A new vegetation map would provide a common legend and language for ecosystems of the Arctic region. Such a map is needed for a wide variety of purposes related to anticipated global changes, land-use planning, and education.
Production of a new circumpolar Arctic vegetation map (CAVM) is now complete (http://www.geobotany.uaf.edu/cavm/) and portrays the distribution and boundaries of Arctic vegetation north of the Arctic treeline at a scale of approximately 1:7,500,000. The map and accompanying database was produced by a combined effort of scientists from six Arctic countries: Canada, Greenland, Iceland, Norway, Russia, and the United States.
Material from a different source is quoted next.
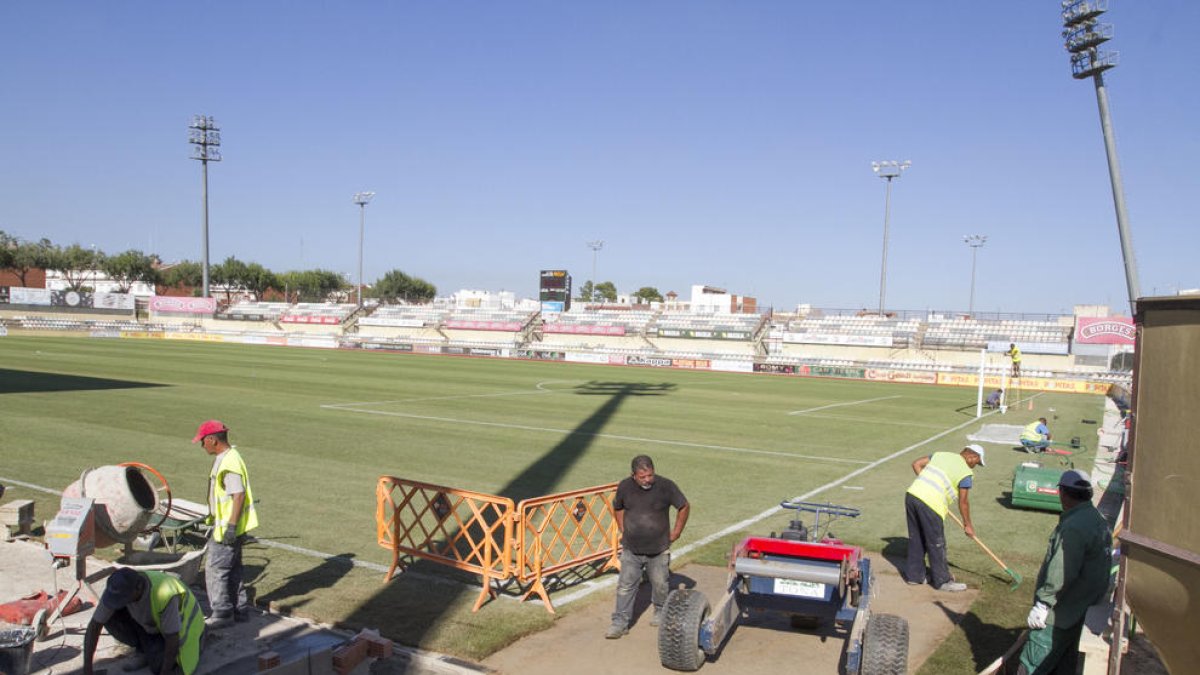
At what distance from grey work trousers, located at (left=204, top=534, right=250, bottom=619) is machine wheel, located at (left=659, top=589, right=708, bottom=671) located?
408 centimetres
Scope and goals of the CAVM project
The circumpolar Arctic vegetation mapping project will provide a variety of mapped vegetation information for the arctic tundra and polar desert region based on the most recent scientific understanding during the maps 10 year planning and compilation. The project was confined to the region north of the Arctic treeline because of its clear climatic and ecological boundaries, common political, cultural, and scientific issues that need to be addressed, and is considered to be a bellwether of effects of climate change. By limiting the project to the Arctic tundra region, the project has a clear focus, a relatively small and well-defined group of regional experts who will do the mapping, and relatively small area for which the mapping protocols and legends can be developed. The project produced three products at a scale of 1:7,500,000:
- A photo-quality cloud-free and snow-free false-color infrared satellite image of the circumpolar region derived from satellite imagery;
- A map of the relative vegetation greenness of the circumpolar region as portrayed by the maximum normalized difference vegetation index.
- A geobotanical database and derived maps of the circumpolar arctic tundra and polar desert region. The database consists of an integrated map coded with landscape and vegetation information as interpreted on an image base map. Terrain units were delineated on the basis of seven landscape factors: landscape unit, surficial geology, percentage cover of lakes, moisture status, depth of organic soil layers, soil texture, and soil chemistry. Vegetation information was coded according to six variables: phytogeographic zone, floristic sector, horizontal structure, dominant plant growth forms, dominant plant communities, and characteristic plant community.
The overall CAVM Project Coordinator was Donald A. (Skip) Walker, Institute of Arctic Biology, University of Alaska Fairbanks, Fairbanks, Alaska. The Fish and Wildlife Service had the lead for the North American continental synthesis. Funding support for this synthesis has been received from the Bureau of Land Management (Alaska State Office) and the U.S. Fish and Wildlife Service, Anchorage, Alaska; these funds were matched by the U.S. Geological Survey's Alaska Science Center, Anchorage, Alaska.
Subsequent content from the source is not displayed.